───── Pasaje proporcionado

Tendremos, como reafirma la Carta de la Tierra, así como la encíclica del Papa
Francisco «sobre el cuidado de la Casa Común», un modo de vida verdaderamente
sostenible, y no sólo un «desarrollo» sostenible.
Al final,
pasaremos de una sociedad industrial/consumista a una sociedad de sustentación
de toda la vida con un consumo sobrio y solidario; de una cultura de
acumulación de bienes materiales, a una cultura humanístico-espiritual en la
que los bienes intangibles como la solidaridad, la justicia social, la
cooperación, los lazos afectivos, y no en última instancia la amorosidad y la
logique du coeur (la lógica del corazón), estarán en sus cimientos.
No sabemos qué
tendencia predominará. El ser humano es complejo, indescifrable, y se mueve por
la benevolencia, pero también por la brutalidad. Está completo pero aún no está
totalmente (terminado). Aprenderá, a través de errores y aciertos, que la mejor
configuración para la coexistencia humana con todos los demás seres de la Madre
Tierra debe estar guiada por la lógica del propio universo: éste está
estructurado –como nos dicen notables cosmólogos y físicos cuánticos– según
complejas redes de inter-retro-relaciones.
Todo es
relación. No existe nada fuera de la relación. Todo se ayuda «mutuamente» para
seguir existiendo y poder co-evolucionar. El propio ser humano es un rizoma
(bulbo de raíces) de relaciones en todas las direcciones.

──────────

Objetivo de la tarea:
Responda estas preguntas con lo que dice el pasaje:
(a) ¿Qué dos documentos reafirman que tendremos un modo de vida verdaderamente sostenible?
(b) ¿Por qué dos cosas se mueve el ser humano?
(c) ¿Con qué imagen se describe al propio ser humano en la última oración?

───── Datos proporcionados

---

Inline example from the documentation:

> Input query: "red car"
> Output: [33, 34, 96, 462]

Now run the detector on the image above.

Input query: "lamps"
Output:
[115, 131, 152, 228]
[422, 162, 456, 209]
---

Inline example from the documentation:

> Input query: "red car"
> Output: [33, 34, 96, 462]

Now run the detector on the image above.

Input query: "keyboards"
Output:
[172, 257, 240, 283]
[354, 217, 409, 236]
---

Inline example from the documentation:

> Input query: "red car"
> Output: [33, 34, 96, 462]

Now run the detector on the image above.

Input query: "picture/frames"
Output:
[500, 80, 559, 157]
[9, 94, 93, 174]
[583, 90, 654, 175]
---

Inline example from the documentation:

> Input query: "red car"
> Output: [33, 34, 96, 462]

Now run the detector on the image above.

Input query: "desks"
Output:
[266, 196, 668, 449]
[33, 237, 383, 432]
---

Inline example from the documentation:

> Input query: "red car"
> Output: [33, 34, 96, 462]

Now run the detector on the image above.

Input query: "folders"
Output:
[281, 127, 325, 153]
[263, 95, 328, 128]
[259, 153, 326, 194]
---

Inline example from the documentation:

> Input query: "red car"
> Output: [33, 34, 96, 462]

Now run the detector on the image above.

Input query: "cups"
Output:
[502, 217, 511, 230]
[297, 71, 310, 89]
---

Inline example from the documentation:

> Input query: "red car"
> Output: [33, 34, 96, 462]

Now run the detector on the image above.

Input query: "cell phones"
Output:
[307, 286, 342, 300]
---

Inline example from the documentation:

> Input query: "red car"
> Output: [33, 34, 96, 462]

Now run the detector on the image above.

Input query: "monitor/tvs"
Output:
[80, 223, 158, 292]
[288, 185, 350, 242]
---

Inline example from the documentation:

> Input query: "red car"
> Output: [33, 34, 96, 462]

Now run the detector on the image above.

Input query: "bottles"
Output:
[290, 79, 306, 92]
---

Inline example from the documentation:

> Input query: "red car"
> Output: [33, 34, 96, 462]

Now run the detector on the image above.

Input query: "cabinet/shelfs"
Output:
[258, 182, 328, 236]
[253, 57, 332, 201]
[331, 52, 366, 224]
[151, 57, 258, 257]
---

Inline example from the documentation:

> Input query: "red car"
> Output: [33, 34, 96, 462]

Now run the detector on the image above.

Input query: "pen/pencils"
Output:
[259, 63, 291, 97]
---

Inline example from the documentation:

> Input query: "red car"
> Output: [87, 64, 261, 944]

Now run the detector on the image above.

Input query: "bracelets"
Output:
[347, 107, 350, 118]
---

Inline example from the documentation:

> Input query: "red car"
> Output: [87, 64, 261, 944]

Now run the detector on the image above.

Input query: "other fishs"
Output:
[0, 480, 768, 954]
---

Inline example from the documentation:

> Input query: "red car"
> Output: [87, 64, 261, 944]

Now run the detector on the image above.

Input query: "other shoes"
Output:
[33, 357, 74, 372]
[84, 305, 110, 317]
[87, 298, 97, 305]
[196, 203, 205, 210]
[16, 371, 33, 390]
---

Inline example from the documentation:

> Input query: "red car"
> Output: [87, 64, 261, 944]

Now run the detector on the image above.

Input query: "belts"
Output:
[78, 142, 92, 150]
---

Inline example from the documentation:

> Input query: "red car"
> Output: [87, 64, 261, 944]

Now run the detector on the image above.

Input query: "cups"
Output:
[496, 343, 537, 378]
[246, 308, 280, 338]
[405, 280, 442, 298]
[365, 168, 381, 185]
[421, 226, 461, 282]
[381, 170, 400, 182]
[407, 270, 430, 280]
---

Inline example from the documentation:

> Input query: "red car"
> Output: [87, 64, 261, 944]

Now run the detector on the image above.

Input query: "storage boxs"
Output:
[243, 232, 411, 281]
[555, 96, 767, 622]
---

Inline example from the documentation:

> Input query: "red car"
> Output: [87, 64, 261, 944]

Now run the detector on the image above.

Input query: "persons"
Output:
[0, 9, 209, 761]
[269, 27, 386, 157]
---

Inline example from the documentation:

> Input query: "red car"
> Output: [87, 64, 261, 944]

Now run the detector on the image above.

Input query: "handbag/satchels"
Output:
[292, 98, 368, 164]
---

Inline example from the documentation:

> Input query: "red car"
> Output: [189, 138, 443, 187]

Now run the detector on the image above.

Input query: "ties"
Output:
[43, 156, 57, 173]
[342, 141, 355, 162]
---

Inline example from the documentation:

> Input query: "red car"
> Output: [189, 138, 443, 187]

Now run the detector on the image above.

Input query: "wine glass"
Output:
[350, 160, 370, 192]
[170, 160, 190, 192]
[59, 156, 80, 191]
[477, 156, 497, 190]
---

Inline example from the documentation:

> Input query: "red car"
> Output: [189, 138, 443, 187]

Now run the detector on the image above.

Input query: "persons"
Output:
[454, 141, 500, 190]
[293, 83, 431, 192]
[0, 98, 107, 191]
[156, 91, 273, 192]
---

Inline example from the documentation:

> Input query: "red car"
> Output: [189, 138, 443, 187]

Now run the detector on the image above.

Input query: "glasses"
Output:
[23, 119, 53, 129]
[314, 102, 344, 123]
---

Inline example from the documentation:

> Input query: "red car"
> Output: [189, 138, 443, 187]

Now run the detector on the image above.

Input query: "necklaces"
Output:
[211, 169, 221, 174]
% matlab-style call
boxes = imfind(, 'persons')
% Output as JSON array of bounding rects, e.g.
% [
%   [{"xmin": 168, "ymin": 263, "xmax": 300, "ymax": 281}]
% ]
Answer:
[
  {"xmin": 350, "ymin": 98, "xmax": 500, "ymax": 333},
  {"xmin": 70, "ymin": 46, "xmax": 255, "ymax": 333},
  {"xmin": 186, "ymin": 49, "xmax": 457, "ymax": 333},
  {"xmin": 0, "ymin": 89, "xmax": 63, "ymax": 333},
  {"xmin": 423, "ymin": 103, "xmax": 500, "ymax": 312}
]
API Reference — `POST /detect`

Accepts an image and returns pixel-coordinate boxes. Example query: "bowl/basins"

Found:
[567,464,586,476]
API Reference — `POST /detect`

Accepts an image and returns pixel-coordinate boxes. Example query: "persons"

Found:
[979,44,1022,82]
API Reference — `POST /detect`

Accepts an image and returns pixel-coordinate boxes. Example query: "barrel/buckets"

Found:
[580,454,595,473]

──────────
───── Datos proporcionados

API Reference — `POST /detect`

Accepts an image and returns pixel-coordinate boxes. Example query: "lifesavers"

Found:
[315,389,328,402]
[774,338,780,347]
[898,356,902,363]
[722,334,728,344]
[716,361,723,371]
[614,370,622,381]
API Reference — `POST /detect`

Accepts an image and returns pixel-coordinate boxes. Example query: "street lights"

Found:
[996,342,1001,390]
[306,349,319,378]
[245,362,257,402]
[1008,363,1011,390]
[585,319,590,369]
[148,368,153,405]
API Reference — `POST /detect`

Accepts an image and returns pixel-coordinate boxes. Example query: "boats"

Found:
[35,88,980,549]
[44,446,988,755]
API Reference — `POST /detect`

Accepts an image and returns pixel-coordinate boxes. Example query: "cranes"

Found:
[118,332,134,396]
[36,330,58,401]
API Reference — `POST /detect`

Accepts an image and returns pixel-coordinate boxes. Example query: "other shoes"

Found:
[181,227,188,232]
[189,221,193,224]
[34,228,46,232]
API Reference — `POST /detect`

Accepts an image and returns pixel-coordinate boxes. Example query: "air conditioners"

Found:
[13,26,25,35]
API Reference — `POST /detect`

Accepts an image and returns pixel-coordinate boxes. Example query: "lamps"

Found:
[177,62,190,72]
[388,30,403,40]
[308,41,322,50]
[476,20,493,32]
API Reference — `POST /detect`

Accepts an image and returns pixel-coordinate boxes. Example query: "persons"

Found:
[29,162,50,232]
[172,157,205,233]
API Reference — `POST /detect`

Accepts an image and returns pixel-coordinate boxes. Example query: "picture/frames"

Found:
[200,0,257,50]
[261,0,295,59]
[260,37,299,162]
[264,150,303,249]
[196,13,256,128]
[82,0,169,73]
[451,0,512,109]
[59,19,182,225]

──────────

Respuesta esperada:
(a) La Carta de la Tierra y la encíclica del Papa Francisco «sobre el cuidado de la Casa Común».
(b) Por la benevolencia y por la brutalidad.
(c) Como un rizoma (bulbo de raíces) de relaciones en todas las direcciones.